▶ Exercise brief:
Each line that has the string "make" must be copied from the records below.

======== Listed entries

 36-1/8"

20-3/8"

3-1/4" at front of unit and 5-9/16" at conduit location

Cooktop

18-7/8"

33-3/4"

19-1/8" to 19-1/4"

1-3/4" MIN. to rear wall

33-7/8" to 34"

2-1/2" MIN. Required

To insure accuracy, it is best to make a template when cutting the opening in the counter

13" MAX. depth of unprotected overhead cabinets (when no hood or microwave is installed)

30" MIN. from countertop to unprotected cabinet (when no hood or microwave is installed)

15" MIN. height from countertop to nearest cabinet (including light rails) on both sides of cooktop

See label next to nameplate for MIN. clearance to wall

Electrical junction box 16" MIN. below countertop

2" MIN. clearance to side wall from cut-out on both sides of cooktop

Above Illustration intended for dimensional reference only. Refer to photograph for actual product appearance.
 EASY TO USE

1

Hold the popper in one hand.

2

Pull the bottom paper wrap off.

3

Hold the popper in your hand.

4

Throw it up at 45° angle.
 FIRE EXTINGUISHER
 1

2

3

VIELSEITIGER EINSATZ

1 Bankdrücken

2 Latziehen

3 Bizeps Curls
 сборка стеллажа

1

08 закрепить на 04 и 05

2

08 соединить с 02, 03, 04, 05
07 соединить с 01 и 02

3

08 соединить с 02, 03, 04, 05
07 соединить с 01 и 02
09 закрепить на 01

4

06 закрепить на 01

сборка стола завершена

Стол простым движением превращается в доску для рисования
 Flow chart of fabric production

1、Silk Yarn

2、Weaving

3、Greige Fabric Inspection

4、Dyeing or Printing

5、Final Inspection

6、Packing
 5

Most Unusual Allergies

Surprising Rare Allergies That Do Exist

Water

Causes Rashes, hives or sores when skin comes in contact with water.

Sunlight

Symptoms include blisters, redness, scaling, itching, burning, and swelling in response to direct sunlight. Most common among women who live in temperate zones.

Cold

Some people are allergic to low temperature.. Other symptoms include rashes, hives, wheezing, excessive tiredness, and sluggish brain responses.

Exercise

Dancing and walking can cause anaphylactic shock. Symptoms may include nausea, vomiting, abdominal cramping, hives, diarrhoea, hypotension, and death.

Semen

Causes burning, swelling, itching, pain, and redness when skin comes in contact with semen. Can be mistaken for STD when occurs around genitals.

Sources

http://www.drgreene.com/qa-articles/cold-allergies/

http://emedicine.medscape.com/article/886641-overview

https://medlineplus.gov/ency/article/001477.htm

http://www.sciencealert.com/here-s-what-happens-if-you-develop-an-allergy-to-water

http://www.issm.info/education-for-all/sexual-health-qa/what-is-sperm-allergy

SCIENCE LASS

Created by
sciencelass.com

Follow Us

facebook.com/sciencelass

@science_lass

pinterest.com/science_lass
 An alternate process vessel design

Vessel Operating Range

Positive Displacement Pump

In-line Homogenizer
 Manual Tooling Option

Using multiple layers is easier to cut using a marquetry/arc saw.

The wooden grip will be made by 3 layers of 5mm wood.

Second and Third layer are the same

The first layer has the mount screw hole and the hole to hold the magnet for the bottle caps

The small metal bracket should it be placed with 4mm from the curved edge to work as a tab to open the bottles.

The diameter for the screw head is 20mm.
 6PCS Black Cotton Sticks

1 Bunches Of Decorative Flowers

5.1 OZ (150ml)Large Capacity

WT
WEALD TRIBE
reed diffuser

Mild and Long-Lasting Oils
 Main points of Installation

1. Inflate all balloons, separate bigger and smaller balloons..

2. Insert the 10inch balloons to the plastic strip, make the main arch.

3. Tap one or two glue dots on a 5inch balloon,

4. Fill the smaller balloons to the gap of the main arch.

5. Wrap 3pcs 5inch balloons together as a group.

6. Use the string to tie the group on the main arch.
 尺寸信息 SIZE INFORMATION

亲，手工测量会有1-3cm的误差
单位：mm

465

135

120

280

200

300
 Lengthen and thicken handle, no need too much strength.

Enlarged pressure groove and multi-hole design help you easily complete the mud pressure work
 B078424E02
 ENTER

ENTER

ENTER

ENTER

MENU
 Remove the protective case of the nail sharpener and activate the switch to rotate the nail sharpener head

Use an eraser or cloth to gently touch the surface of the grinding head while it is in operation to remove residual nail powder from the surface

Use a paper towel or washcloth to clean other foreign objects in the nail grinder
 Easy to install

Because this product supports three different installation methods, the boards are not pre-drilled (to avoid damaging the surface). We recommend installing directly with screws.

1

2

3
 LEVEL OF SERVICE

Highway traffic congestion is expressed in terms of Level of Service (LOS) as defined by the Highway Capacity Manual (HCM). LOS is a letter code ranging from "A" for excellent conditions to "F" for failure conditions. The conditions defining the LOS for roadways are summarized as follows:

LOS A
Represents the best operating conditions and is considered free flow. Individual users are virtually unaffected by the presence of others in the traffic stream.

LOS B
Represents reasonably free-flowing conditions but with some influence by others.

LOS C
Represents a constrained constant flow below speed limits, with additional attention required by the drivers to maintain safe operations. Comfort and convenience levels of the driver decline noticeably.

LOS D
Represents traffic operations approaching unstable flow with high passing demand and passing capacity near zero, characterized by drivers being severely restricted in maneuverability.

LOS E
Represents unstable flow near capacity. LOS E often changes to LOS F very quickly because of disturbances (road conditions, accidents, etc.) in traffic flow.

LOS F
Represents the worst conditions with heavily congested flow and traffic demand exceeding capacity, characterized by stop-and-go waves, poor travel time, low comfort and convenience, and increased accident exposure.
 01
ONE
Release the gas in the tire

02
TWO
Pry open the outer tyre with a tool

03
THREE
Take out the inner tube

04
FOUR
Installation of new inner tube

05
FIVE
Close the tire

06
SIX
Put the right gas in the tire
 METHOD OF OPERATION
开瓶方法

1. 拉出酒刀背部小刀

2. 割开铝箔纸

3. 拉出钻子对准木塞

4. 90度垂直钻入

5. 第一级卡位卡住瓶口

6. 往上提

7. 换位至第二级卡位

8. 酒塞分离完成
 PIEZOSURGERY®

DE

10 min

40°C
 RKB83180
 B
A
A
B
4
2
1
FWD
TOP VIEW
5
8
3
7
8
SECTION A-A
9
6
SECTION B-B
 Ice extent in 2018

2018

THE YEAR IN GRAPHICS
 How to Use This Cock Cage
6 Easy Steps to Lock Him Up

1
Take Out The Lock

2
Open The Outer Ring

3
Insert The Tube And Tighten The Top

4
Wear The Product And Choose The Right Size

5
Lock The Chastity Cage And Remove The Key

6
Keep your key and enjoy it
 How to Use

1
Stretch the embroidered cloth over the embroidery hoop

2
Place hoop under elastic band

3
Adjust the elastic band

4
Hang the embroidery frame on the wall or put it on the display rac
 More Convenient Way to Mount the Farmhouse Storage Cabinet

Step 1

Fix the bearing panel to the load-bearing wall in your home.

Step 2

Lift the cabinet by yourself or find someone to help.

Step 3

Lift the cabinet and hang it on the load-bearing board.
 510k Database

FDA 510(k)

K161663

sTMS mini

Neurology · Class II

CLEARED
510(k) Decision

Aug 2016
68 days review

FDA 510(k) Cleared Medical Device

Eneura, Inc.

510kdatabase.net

================

▶ Expected output:
To insure accuracy, it is best to make a template when cutting the opening in the counter
2. Insert the 10inch balloons to the plastic strip, make the main arch.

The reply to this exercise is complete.